MATERIAL FOR THIS EXERCISE:

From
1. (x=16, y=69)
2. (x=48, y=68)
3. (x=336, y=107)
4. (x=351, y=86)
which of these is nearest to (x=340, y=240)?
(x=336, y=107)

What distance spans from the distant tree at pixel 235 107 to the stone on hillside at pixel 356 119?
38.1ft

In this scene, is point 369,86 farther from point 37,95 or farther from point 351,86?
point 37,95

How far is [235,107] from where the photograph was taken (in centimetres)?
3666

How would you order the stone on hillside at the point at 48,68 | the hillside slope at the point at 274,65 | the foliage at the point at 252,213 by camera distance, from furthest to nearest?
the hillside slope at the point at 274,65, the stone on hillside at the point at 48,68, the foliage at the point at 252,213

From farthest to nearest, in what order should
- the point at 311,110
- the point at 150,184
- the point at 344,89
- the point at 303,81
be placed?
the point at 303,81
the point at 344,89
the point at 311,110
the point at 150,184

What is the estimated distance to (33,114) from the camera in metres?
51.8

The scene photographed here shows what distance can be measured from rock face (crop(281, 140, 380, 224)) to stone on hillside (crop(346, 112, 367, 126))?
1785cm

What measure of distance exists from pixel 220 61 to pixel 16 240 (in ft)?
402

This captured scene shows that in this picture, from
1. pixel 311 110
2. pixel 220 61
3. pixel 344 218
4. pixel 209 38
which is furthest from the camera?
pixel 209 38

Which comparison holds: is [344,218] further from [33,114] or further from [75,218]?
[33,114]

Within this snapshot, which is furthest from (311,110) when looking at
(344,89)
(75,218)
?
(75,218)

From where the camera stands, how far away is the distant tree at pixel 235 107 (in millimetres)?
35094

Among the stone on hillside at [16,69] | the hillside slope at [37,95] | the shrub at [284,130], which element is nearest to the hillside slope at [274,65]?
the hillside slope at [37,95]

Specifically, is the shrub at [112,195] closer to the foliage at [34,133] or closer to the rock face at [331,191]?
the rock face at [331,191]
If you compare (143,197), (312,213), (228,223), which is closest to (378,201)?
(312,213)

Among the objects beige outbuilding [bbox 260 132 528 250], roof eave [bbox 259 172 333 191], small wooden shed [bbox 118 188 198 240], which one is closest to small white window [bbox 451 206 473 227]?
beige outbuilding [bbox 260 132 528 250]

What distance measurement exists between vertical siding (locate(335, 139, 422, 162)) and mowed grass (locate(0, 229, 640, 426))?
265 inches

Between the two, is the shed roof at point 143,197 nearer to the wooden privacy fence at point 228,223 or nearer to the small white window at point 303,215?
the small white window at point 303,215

DESCRIPTION OF THE TASK: Could you update the data above by changing every "camera" to "lens" and leaving everything else unchanged?

RESPONSE TO THE EXERCISE:
From
1. (x=16, y=69)
2. (x=48, y=68)
3. (x=336, y=107)
4. (x=351, y=86)
which of these is nearest to (x=340, y=240)?
(x=336, y=107)

What distance spans from the distant tree at pixel 235 107 to the stone on hillside at pixel 356 119?
38.1ft

In this scene, is point 369,86 farther from point 37,95 or farther from point 351,86?
point 37,95

How far is [235,107] from where the photograph was taken (in centimetres)?
3666

How would you order the stone on hillside at the point at 48,68 | the hillside slope at the point at 274,65 | the foliage at the point at 252,213 by lens distance, from furthest to nearest?
the hillside slope at the point at 274,65, the stone on hillside at the point at 48,68, the foliage at the point at 252,213

From farthest to nearest, in what order should
- the point at 311,110
- the point at 150,184
- the point at 344,89
- the point at 303,81
be placed?
the point at 303,81
the point at 344,89
the point at 311,110
the point at 150,184

What is the estimated distance to (33,114) from the lens in metres?
51.8

The scene photographed here shows what distance can be measured from rock face (crop(281, 140, 380, 224)) to stone on hillside (crop(346, 112, 367, 126))?
1785cm

What measure of distance exists from pixel 220 61 to pixel 16 240 (in ft)?
402

This captured scene shows that in this picture, from
1. pixel 311 110
2. pixel 220 61
3. pixel 344 218
4. pixel 209 38
which is furthest from the lens?
pixel 209 38

Which comparison holds: is [344,218] further from [33,114] or further from [75,218]?
[33,114]

Within this snapshot, which is furthest from (311,110) when looking at
(344,89)
(75,218)
?
(75,218)

From where the lens stands, how far away is the distant tree at pixel 235 107 (in millimetres)?
35094

Among the stone on hillside at [16,69] | the hillside slope at [37,95] | the shrub at [284,130], which element is nearest to the hillside slope at [274,65]?
the hillside slope at [37,95]

Specifically, is the shrub at [112,195] closer to the foliage at [34,133] or closer to the rock face at [331,191]?
the rock face at [331,191]
If you compare (143,197), (312,213), (228,223), which is closest to (378,201)?
(312,213)

Among the objects beige outbuilding [bbox 260 132 528 250], roof eave [bbox 259 172 333 191], small wooden shed [bbox 118 188 198 240], which one is closest to small white window [bbox 451 206 473 227]?
beige outbuilding [bbox 260 132 528 250]

What distance measurement exists between vertical siding (locate(335, 139, 422, 162)) and mowed grass (locate(0, 229, 640, 426))?
265 inches

Between the two, is the shed roof at point 143,197 nearer to the wooden privacy fence at point 228,223 or nearer to the small white window at point 303,215?
the small white window at point 303,215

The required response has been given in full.